There has been plenty of discussion about the startup performance. One stream of such discussion relates to the selection of good startups and methods used for such selection. In my opinion there is a need for a combination of several different tools, including the heuristic analysis of the startup and its market potential, action driven cash flow models as well as portfolio risk analysis models.
Heuristic analysis should be useful because the traditional economic forecasting models cannot accurately predict the performance of a single startup due to many unknown factors in play. Action driven cash flow models help to understand the business model and market dynamics, and to identify the key metrics, customer conversion funnel as well as pin point the conversion problem areas once invested early on. From the portfolio point of view it is important to maximize the exposure to non-capped upside, i.e. positive black swans (Taleb, 2010), but limit the downside risk, both in terms of single failure, as well as interdependent systemic failure point of view. This should be great area for mathematical portfolio risk analysis models, such as the value at risk or shortfall (Goldberg, Menchero, Hayes, Mitra, 2010).

> _Supplied information_
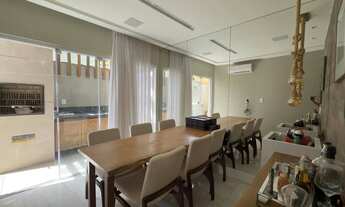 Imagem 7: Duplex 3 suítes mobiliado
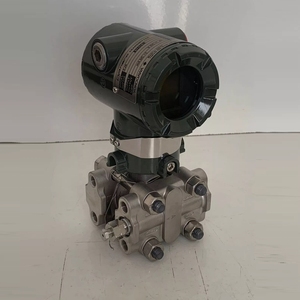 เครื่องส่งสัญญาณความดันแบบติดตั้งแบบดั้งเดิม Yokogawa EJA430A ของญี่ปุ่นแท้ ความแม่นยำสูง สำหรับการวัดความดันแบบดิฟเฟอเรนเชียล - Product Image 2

---

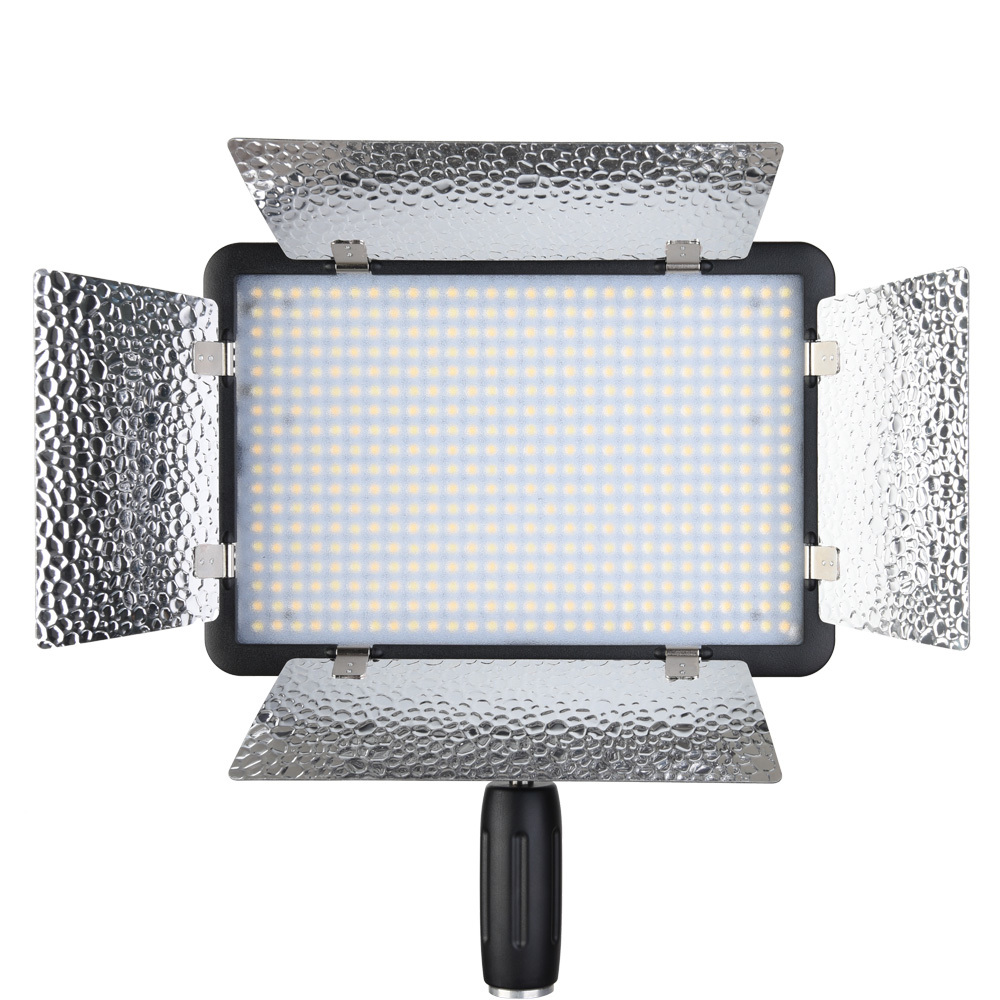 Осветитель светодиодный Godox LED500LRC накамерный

> _Exercise brief_
Reproduce word for word the portion of the startup selection passage above that begins at the words "Heuristic analysis should" and stops after "Hayes, Mitra, 2010).".

> _Response for this exercise_
Heuristic analysis should be useful because the traditional economic forecasting models cannot accurately predict the performance of a single startup due to many unknown factors in play. Action driven cash flow models help to understand the business model and market dynamics, and to identify the key metrics, customer conversion funnel as well as pin point the conversion problem areas once invested early on. From the portfolio point of view it is important to maximize the exposure to non-capped upside, i.e. positive black swans (Taleb, 2010), but limit the downside risk, both in terms of single failure, as well as interdependent systemic failure point of view. This should be great area for mathematical portfolio risk analysis models, such as the value at risk or shortfall (Goldberg, Menchero, Hayes, Mitra, 2010).